The Health Authority – Abu Dhabi (HAAD) is pressing ahead with a raft of innovations designed to increase public confidence in the safety of Abu Dhabi’s health system, the HAAD & MEED Middle East Patient Safety & Quality Congress 2015 was told.

The congress that was held in Abu Dhabi on 11-13 May heard that HAAD is developing the Abu Dhabi Healthcare Quality (ADHQI) which will be used to track trends in 38 of the emirate’s public and private hospitals and clinics as part of its Abu Dhabi healthcare quality initiative. It has submitted data about 23 indicators of quality and safety for the final two quarters of 2014. Participants in the programme were this week asked to provide information about the first quarter of 2015 online.

“The ultimate aim is to have a system which the regulator can monitor,” HAAD director general Maha Barakat said. “We are starting with quarterly updates and we are looking for a real-time posture. This will allow us to intervene.”

Barakat said that patients must always be at the centre of healthcare.

“Too often, that is forgotten in service provision,” Barakat said. “Sometimes the patient part gets pushed back. It must never do that. The regulators and the leadership must fight against patient security being pushed down the priority list.”

HAAD is the regulator of the Abu Dhabi healthcare sector. It is the first in the Middle East to launch a data-based healthcare quality improvement programme.

“We are encouraging healthcare providers to report on incidents,” HAAD strategy director Asma Al Mannaei told the congress. “The majority of healthcare professionals identifying problems tend to fix it and forget rather than fix it and report it. We want to prevent harm before it happens. Our outcome indicators are designed to prompt healthcare managers and clinicians to look at what they are doing.”

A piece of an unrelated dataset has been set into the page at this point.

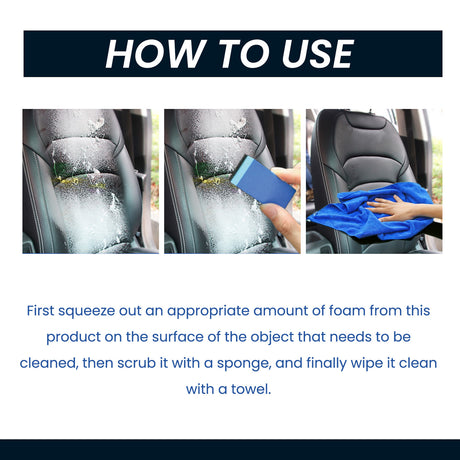 HOW TO USE

First squeeze out an appropriate amount of foam from this product on the surface of the object that needs to be cleaned, then scrub it with a sponge, and finally wipe it clean with a towel.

HAAD senior advisor Omar Najim said the authority is implementing a quality framework with strong regulation that will help create a world-class system in Abu Dhabi.

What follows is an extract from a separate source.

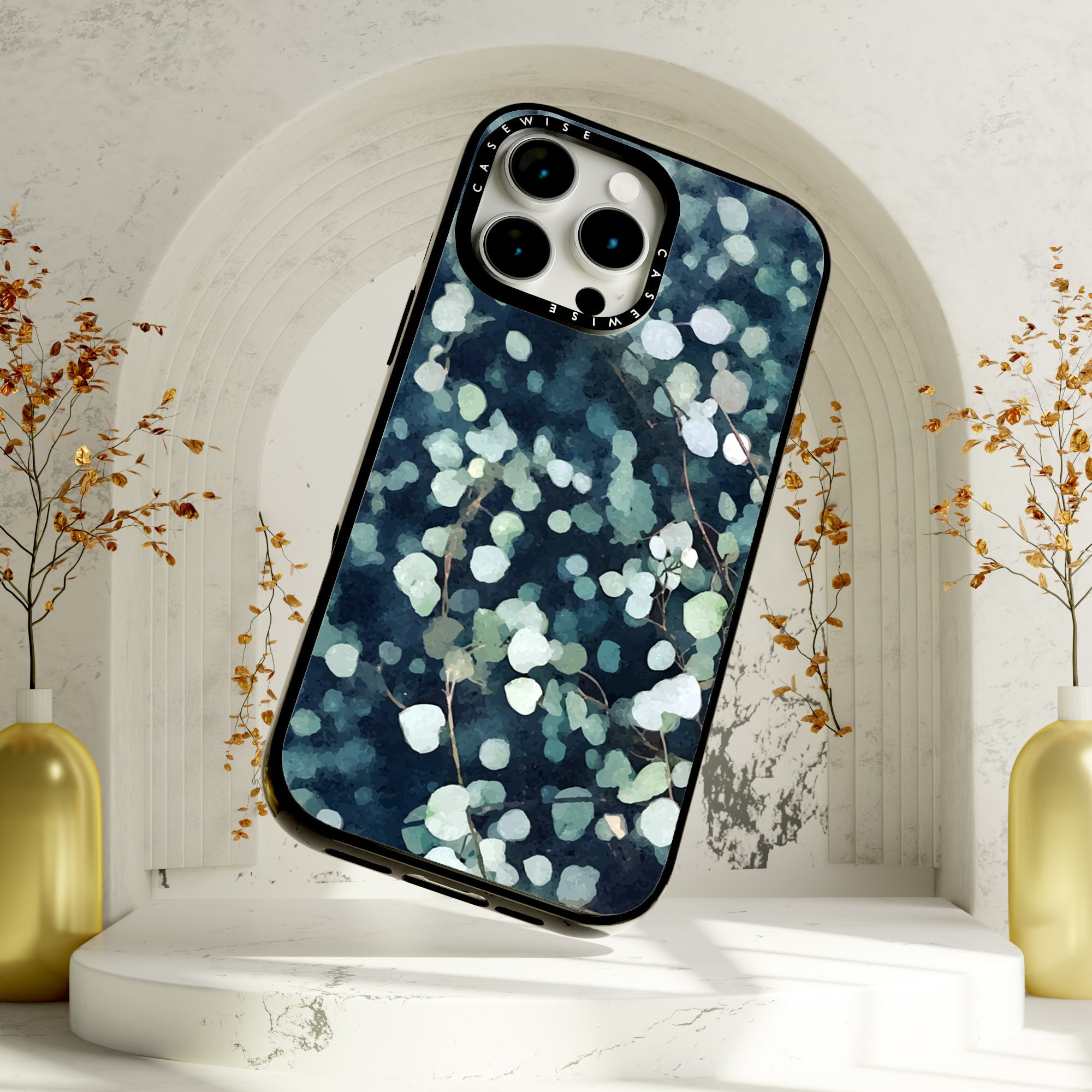 CASEWISE
CASEWISE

“HAAD is focussing on four domains: effectiveness of care, patient safety, patient centred care and timeliness of care,” he said. “Monitoring healthcare is impossible without the use of clinical indicators.

HAAD says it plans to make the ADHQI available to its partner organisations in GCC and beyond.

Other keynote speakers at the congress included Professor Tawfik Khoja, director general of the executive board of the GCC Health Ministers’ Council and Ahmed Salim Mandhari, director general of Quality Assurance at Oman’s Health Ministry.

International speakers included Lord Kakkar chairman of  University College London Partners and professor of surgery at University College London, chairman of the UK’s Care Quality Commission David Prior and Robert Naylor, Chief Executive of the University College London Hospitals NHS Foundation Trust.

HAAD was the official partner of the congress. It was endorsed by the GCC Health Ministers Council and the Saudi Quality Council.